> _DATA TO USE_:

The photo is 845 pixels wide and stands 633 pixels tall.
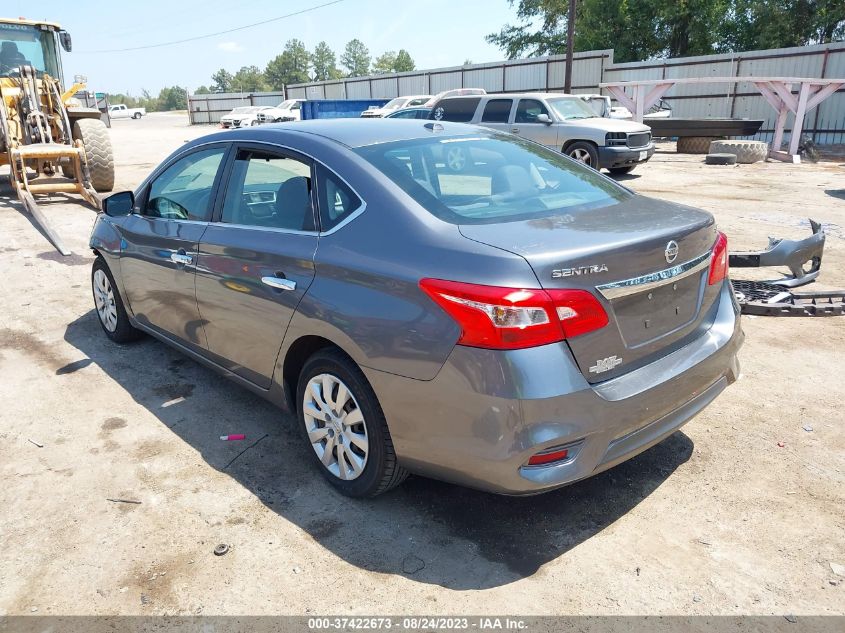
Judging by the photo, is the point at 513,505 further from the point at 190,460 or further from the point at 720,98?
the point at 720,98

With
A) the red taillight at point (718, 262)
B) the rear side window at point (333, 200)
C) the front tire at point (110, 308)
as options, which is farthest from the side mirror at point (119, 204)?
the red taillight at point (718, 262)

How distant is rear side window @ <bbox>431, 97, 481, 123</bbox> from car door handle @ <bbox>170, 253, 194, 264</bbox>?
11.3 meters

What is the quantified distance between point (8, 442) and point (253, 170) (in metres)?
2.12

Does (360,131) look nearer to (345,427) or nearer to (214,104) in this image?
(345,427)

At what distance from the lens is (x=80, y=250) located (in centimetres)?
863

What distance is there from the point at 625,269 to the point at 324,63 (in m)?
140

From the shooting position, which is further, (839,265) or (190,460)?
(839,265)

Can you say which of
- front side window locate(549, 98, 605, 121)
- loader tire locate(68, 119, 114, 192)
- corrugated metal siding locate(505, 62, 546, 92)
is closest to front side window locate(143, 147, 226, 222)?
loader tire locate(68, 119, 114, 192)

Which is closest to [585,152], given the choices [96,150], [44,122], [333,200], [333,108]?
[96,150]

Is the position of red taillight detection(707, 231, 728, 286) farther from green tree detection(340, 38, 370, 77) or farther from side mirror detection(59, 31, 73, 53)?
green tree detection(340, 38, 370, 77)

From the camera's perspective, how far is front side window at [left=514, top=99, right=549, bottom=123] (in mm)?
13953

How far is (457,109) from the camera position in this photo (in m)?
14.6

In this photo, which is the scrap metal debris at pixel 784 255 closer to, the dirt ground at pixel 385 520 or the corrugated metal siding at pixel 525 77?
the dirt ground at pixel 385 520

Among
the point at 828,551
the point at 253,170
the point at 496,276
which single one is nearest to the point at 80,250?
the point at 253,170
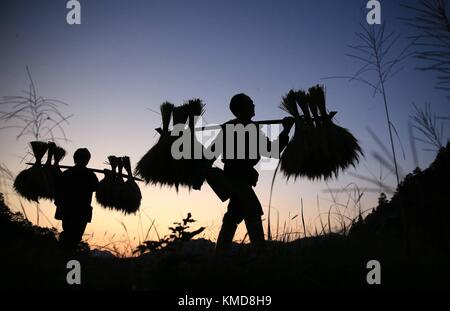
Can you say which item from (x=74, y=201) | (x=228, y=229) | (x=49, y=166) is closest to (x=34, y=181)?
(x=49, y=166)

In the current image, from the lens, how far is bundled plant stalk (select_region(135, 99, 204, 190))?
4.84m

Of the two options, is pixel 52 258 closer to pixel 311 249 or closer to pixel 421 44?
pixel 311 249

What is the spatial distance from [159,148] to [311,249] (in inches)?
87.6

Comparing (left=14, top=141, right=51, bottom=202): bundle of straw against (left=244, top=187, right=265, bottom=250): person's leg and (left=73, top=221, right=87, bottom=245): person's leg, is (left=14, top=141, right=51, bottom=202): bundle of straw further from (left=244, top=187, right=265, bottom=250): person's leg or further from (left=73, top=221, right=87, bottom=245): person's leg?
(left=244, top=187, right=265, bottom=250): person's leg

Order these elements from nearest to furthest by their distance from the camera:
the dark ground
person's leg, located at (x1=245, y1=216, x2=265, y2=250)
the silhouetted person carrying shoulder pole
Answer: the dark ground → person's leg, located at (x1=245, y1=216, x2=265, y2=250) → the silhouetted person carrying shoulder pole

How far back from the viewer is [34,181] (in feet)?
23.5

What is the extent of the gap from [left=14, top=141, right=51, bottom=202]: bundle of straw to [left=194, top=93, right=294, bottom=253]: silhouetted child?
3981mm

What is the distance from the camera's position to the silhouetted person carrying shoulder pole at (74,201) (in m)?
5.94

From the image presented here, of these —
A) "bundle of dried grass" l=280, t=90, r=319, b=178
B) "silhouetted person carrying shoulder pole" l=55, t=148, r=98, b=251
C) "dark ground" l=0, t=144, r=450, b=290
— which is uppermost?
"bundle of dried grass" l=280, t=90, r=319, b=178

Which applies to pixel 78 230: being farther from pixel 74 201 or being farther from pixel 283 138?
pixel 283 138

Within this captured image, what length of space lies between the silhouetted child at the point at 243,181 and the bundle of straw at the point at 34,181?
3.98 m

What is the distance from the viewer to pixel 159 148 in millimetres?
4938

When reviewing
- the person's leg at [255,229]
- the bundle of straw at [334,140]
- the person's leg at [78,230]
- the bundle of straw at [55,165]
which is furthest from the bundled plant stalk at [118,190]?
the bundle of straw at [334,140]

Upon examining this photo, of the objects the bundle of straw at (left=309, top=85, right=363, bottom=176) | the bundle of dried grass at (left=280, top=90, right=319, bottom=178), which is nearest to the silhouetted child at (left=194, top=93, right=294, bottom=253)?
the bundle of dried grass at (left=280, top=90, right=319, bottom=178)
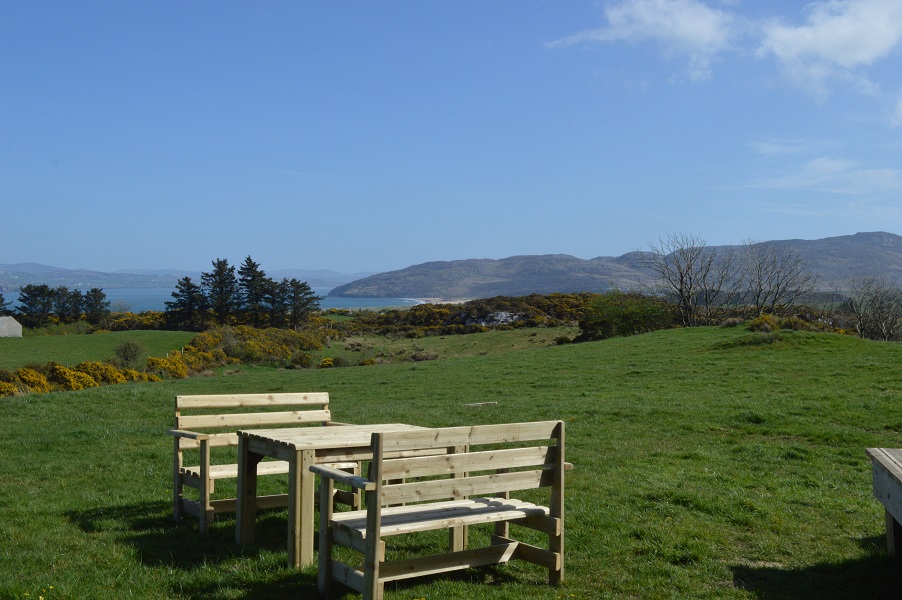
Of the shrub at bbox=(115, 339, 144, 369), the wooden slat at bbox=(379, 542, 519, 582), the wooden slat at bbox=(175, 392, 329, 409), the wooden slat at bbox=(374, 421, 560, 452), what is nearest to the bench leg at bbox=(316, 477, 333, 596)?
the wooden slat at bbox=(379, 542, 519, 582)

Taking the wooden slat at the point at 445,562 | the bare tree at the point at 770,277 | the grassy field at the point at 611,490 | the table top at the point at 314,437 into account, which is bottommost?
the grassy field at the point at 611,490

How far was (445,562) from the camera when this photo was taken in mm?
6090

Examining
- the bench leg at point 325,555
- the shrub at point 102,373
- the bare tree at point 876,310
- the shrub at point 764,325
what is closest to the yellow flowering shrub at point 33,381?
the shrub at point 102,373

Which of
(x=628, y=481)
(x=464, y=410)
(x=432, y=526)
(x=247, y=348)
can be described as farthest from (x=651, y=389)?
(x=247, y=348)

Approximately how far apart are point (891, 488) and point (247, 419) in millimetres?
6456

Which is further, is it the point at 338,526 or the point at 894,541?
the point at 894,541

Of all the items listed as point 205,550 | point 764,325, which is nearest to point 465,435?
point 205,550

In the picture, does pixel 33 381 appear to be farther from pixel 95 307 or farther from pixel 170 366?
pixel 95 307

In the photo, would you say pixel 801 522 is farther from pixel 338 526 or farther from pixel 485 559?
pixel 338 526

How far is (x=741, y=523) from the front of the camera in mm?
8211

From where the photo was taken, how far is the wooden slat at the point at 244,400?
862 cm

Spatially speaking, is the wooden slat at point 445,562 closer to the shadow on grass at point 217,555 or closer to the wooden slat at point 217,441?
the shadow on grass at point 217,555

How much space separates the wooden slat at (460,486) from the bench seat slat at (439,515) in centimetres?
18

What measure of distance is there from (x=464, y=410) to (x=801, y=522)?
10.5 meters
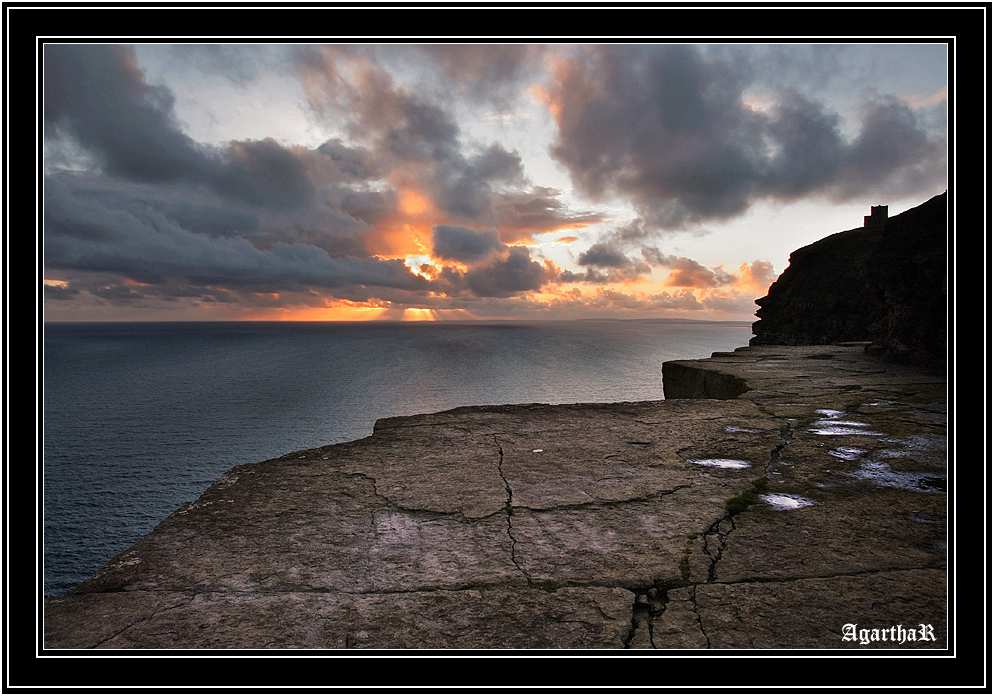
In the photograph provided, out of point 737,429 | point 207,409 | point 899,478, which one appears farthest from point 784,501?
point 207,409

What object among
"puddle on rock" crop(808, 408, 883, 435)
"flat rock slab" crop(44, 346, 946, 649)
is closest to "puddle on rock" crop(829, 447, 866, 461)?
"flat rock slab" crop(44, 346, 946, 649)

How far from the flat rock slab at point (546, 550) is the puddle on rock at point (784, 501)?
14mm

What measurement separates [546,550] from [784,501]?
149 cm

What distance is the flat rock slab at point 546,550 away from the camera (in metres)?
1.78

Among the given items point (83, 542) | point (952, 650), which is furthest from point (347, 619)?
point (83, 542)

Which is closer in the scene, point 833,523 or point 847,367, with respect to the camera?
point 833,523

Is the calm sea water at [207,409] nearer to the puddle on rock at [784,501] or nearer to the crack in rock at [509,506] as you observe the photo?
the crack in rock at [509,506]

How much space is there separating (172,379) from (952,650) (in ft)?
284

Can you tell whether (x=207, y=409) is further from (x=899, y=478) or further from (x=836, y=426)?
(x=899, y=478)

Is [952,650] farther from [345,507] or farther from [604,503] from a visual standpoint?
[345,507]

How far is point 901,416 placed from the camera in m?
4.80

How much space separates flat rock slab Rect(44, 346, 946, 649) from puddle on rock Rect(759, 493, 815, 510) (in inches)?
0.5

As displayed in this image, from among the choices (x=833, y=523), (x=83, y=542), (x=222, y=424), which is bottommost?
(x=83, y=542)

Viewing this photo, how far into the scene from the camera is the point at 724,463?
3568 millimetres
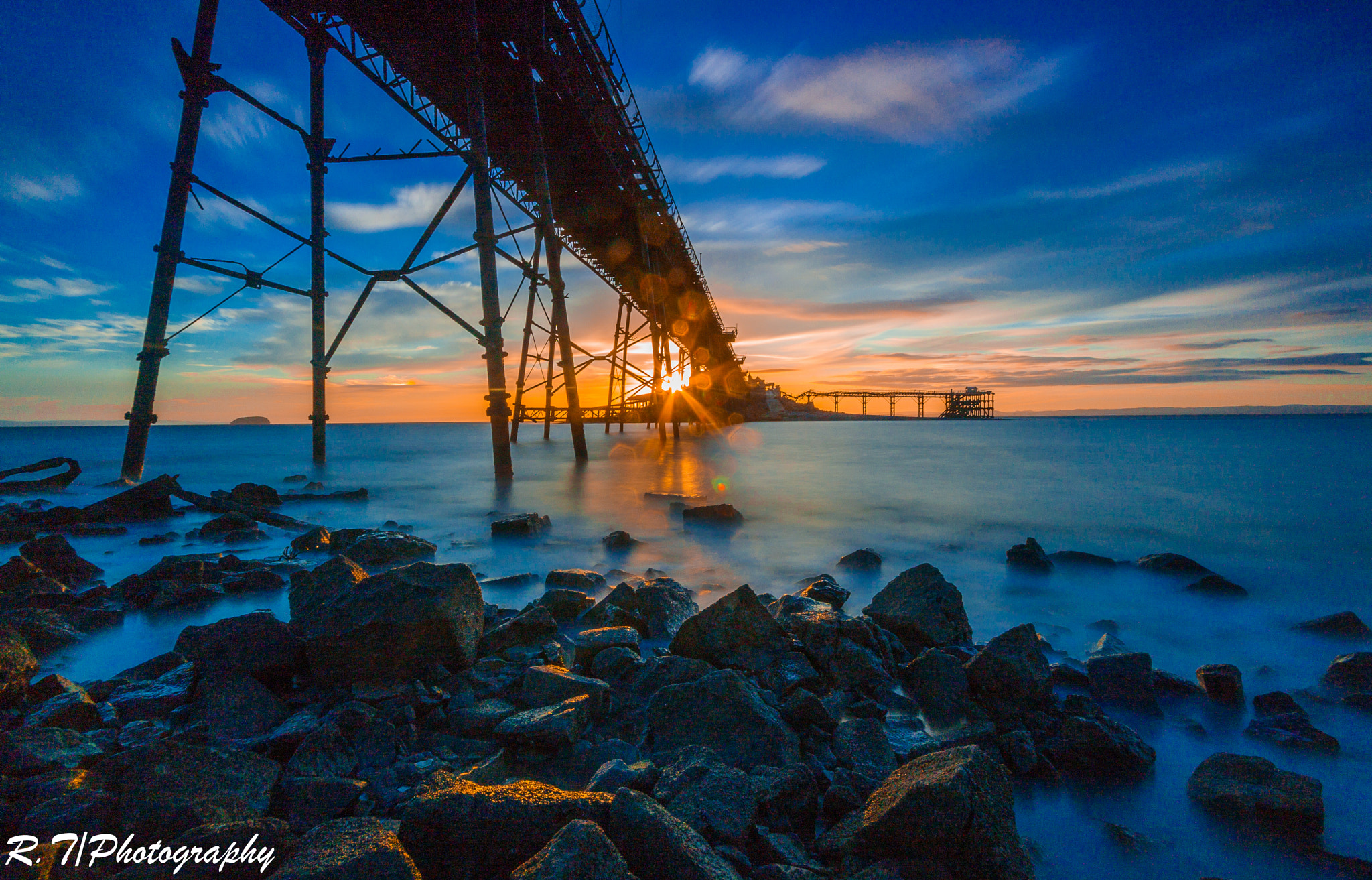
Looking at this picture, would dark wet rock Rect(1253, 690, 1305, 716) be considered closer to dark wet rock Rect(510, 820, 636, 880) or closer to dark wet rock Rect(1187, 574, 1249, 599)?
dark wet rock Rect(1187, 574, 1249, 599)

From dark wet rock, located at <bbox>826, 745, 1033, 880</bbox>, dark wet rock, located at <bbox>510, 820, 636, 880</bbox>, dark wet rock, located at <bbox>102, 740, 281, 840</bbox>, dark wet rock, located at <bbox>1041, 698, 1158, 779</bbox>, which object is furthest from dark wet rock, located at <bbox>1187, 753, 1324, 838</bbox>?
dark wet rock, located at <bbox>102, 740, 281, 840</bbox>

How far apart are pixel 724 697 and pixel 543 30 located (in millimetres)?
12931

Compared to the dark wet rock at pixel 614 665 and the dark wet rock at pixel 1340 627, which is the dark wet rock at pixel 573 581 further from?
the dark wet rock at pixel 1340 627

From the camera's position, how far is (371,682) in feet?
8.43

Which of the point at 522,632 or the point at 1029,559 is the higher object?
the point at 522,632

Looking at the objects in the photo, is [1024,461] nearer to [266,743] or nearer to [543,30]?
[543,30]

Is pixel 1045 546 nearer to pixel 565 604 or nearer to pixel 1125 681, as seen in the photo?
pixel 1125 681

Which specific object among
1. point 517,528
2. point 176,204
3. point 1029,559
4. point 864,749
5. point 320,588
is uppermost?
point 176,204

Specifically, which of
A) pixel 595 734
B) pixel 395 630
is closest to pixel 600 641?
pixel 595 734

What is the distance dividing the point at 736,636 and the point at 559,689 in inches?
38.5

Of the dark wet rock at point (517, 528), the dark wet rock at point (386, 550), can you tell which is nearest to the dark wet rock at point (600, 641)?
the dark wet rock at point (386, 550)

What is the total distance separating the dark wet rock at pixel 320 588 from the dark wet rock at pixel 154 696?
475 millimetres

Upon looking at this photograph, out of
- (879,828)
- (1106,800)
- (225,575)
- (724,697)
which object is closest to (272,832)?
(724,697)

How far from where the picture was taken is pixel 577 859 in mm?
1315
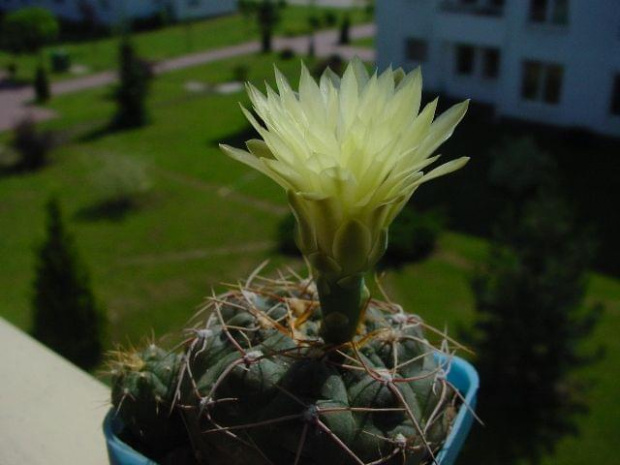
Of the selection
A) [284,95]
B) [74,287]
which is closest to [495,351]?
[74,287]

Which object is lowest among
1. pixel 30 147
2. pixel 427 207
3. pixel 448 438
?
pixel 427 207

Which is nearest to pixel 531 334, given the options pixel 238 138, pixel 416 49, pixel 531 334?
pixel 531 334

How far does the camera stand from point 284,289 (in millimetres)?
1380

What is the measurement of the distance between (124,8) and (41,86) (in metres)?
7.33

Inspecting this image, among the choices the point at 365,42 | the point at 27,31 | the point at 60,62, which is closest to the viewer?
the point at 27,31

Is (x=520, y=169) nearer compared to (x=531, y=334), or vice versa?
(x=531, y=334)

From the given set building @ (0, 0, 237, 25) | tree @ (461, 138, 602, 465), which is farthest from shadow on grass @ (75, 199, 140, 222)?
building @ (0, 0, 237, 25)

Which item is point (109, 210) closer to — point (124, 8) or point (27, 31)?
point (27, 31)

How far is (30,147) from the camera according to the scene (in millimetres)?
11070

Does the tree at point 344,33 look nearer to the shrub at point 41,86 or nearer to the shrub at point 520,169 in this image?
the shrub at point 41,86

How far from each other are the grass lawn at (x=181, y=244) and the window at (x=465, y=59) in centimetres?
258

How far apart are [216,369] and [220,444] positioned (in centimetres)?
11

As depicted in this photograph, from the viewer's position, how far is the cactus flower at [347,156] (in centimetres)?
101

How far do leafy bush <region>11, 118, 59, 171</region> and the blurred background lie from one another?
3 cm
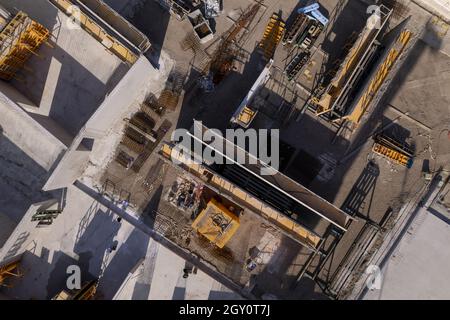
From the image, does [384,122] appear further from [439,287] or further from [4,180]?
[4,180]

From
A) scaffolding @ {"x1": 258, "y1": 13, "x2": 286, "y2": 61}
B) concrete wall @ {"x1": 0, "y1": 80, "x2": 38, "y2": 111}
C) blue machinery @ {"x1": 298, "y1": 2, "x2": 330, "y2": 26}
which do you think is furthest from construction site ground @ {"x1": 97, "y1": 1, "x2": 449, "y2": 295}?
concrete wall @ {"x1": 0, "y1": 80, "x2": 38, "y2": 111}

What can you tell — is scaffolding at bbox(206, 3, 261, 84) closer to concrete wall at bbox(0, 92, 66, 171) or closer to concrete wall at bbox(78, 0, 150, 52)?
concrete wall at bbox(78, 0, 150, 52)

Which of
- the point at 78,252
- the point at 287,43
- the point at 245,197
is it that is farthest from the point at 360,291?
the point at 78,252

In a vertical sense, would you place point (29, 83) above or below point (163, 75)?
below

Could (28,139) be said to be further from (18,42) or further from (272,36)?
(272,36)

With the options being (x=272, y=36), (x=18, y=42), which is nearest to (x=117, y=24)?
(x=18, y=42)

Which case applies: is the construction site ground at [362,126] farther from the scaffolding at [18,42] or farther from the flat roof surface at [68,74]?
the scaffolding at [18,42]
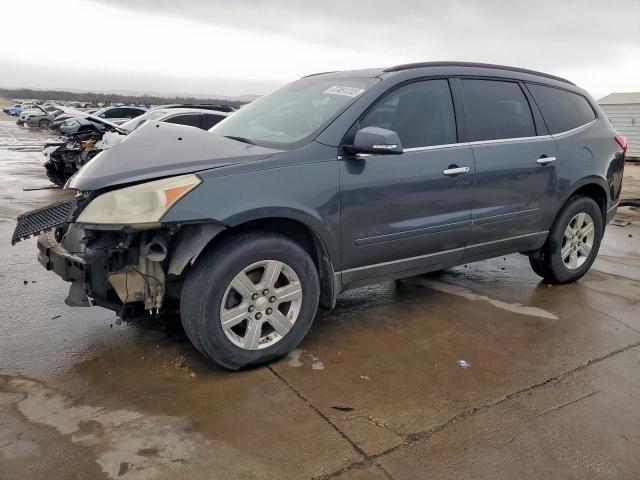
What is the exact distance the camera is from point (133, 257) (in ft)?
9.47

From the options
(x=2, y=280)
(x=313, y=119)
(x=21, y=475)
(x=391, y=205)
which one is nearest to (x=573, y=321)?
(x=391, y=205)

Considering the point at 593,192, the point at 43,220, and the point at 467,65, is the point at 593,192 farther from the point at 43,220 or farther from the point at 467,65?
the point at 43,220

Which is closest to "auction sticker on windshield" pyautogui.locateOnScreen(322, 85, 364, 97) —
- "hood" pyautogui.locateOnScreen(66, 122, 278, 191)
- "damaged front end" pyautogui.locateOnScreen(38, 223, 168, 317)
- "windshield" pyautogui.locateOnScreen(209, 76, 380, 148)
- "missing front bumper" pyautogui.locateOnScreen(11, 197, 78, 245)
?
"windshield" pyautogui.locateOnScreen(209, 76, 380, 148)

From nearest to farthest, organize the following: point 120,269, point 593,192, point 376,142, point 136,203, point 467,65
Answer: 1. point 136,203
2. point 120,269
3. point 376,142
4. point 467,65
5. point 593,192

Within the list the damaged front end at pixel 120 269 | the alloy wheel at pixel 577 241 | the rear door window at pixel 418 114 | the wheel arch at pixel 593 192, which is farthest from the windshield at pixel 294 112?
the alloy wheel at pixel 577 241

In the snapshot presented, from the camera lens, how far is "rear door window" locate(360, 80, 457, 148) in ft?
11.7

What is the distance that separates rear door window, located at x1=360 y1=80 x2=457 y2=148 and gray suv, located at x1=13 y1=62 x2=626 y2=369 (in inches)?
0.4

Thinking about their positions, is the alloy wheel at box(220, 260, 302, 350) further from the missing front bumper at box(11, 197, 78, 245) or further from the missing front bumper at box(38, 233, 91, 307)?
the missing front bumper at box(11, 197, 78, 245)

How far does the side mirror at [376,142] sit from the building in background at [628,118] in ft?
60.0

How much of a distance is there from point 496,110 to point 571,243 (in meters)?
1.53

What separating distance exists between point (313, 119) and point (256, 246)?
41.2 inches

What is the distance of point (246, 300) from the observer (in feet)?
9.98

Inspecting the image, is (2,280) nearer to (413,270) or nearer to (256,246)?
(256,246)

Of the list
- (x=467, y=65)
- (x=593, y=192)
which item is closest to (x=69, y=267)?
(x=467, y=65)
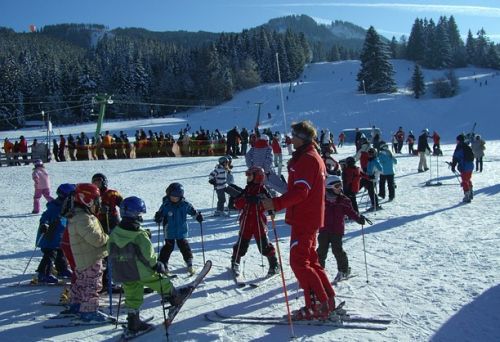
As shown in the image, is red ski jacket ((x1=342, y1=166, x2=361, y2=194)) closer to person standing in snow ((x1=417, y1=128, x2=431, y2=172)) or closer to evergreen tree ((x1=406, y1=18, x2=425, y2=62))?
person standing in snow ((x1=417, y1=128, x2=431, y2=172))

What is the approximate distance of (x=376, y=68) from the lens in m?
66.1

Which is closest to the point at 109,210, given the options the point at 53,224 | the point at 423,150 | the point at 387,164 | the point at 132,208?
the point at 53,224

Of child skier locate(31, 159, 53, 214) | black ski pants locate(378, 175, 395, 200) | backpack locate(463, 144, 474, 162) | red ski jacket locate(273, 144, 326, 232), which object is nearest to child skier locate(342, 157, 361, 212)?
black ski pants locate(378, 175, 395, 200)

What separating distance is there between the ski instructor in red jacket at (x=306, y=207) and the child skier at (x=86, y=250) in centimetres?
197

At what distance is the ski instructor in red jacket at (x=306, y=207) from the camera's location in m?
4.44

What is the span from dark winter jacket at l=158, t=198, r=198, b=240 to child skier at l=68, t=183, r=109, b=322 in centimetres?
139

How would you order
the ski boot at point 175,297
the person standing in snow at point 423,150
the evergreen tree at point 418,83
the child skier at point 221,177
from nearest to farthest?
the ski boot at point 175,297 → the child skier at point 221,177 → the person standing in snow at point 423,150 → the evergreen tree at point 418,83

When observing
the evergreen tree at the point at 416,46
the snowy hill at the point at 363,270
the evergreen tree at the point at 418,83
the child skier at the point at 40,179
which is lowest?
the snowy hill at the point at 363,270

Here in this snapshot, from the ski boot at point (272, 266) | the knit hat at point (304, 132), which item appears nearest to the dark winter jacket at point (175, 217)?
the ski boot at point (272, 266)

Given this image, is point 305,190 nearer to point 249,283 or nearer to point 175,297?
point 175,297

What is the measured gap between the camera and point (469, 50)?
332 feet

> _TO BE DONE_: Copy each line exactly, from the line containing "When observing" down to the last line of the material, and no other lines.

> _THE ANSWER_:
When observing
the evergreen tree at the point at 416,46
the snowy hill at the point at 363,270
the evergreen tree at the point at 418,83
the child skier at the point at 40,179
which is lowest?
the snowy hill at the point at 363,270

Here in this snapshot, from the ski boot at point (272, 266) | the knit hat at point (304, 132), which item appears nearest to the dark winter jacket at point (175, 217)?
the ski boot at point (272, 266)

Given this image, is point 305,190 nearer to point 249,283 or nearer to point 175,297?
point 175,297

What is the measured gap between the camera and point (469, 50)?
332 feet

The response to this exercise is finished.